● **Extracted information**
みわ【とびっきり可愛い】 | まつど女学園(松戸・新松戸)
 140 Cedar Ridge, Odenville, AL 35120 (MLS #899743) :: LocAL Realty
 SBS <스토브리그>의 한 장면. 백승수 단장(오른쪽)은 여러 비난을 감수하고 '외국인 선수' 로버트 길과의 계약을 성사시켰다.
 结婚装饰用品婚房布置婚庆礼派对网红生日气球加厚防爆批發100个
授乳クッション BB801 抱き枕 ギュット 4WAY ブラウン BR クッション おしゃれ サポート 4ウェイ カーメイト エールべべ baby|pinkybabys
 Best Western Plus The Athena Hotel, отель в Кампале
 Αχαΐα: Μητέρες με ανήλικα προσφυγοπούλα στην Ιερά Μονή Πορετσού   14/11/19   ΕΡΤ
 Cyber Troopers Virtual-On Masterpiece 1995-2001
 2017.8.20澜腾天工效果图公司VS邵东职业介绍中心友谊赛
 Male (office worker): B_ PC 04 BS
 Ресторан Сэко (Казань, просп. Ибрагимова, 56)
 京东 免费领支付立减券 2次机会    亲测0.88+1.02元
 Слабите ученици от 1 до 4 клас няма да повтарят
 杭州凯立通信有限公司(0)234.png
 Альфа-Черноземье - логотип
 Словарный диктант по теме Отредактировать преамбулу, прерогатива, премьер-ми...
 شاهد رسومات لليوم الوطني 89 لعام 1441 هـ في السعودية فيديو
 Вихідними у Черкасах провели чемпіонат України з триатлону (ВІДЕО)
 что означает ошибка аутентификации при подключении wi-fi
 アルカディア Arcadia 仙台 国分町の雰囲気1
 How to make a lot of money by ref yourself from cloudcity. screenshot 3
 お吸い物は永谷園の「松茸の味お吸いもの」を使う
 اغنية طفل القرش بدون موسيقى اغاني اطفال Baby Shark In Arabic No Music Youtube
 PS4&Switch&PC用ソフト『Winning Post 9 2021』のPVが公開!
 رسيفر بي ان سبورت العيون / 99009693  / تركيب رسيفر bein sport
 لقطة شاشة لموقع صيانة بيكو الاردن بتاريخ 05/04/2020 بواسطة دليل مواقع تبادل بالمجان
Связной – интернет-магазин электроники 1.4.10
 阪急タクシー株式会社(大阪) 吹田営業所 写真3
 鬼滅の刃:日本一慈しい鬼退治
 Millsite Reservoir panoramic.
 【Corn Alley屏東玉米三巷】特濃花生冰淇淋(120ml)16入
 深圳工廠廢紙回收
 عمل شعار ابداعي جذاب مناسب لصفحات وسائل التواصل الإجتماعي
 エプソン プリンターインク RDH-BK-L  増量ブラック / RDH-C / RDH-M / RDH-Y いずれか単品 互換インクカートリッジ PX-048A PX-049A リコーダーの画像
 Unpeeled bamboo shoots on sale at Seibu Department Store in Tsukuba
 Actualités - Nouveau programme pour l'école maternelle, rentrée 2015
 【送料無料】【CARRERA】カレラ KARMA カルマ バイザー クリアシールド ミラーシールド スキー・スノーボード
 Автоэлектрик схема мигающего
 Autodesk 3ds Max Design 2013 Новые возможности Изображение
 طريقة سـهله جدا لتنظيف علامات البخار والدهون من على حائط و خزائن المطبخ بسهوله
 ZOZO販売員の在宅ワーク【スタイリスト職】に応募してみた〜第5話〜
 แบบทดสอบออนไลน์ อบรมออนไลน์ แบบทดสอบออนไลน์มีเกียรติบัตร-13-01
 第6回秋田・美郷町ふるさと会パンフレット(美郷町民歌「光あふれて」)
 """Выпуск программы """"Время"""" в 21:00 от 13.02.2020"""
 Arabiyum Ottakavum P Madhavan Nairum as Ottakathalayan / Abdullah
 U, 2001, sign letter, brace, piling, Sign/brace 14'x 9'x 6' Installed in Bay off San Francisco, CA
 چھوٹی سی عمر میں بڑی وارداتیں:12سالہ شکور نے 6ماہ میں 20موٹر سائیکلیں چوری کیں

● **Try it**
All the entries above are to be transcribed without any alteration.

● **Response for this exercise**
みわ【とびっきり可愛い】 | まつど女学園(松戸・新松戸)
 140 Cedar Ridge, Odenville, AL 35120 (MLS #899743) :: LocAL Realty
 SBS <스토브리그>의 한 장면. 백승수 단장(오른쪽)은 여러 비난을 감수하고 '외국인 선수' 로버트 길과의 계약을 성사시켰다.
 结婚装饰用品婚房布置婚庆礼派对网红生日气球加厚防爆批發100个
授乳クッション BB801 抱き枕 ギュット 4WAY ブラウン BR クッション おしゃれ サポート 4ウェイ カーメイト エールべべ baby|pinkybabys
 Best Western Plus The Athena Hotel, отель в Кампале
 Αχαΐα: Μητέρες με ανήλικα προσφυγοπούλα στην Ιερά Μονή Πορετσού   14/11/19   ΕΡΤ
 Cyber Troopers Virtual-On Masterpiece 1995-2001
 2017.8.20澜腾天工效果图公司VS邵东职业介绍中心友谊赛
 Male (office worker): B_ PC 04 BS
 Ресторан Сэко (Казань, просп. Ибрагимова, 56)
 京东 免费领支付立减券 2次机会    亲测0.88+1.02元
 Слабите ученици от 1 до 4 клас няма да повтарят
 杭州凯立通信有限公司(0)234.png
 Альфа-Черноземье - логотип
 Словарный диктант по теме Отредактировать преамбулу, прерогатива, премьер-ми...
 شاهد رسومات لليوم الوطني 89 لعام 1441 هـ في السعودية فيديو
 Вихідними у Черкасах провели чемпіонат України з триатлону (ВІДЕО)
 что означает ошибка аутентификации при подключении wi-fi
 アルカディア Arcadia 仙台 国分町の雰囲気1
 How to make a lot of money by ref yourself from cloudcity. screenshot 3
 お吸い物は永谷園の「松茸の味お吸いもの」を使う
 اغنية طفل القرش بدون موسيقى اغاني اطفال Baby Shark In Arabic No Music Youtube
 PS4&Switch&PC用ソフト『Winning Post 9 2021』のPVが公開!
 رسيفر بي ان سبورت العيون / 99009693  / تركيب رسيفر bein sport
 لقطة شاشة لموقع صيانة بيكو الاردن بتاريخ 05/04/2020 بواسطة دليل مواقع تبادل بالمجان
Связной – интернет-магазин электроники 1.4.10
 阪急タクシー株式会社(大阪) 吹田営業所 写真3
 鬼滅の刃:日本一慈しい鬼退治
 Millsite Reservoir panoramic.
 【Corn Alley屏東玉米三巷】特濃花生冰淇淋(120ml)16入
 深圳工廠廢紙回收
 عمل شعار ابداعي جذاب مناسب لصفحات وسائل التواصل الإجتماعي
 エプソン プリンターインク RDH-BK-L  増量ブラック / RDH-C / RDH-M / RDH-Y いずれか単品 互換インクカートリッジ PX-048A PX-049A リコーダーの画像
 Unpeeled bamboo shoots on sale at Seibu Department Store in Tsukuba
 Actualités - Nouveau programme pour l'école maternelle, rentrée 2015
 【送料無料】【CARRERA】カレラ KARMA カルマ バイザー クリアシールド ミラーシールド スキー・スノーボード
 Автоэлектрик схема мигающего
 Autodesk 3ds Max Design 2013 Новые возможности Изображение
 طريقة سـهله جدا لتنظيف علامات البخار والدهون من على حائط و خزائن المطبخ بسهوله
 ZOZO販売員の在宅ワーク【スタイリスト職】に応募してみた〜第5話〜
 แบบทดสอบออนไลน์ อบรมออนไลน์ แบบทดสอบออนไลน์มีเกียรติบัตร-13-01
 第6回秋田・美郷町ふるさと会パンフレット(美郷町民歌「光あふれて」)
 """Выпуск программы """"Время"""" в 21:00 от 13.02.2020"""
 Arabiyum Ottakavum P Madhavan Nairum as Ottakathalayan / Abdullah
 U, 2001, sign letter, brace, piling, Sign/brace 14'x 9'x 6' Installed in Bay off San Francisco, CA
 چھوٹی سی عمر میں بڑی وارداتیں:12سالہ شکور نے 6ماہ میں 20موٹر سائیکلیں چوری کیں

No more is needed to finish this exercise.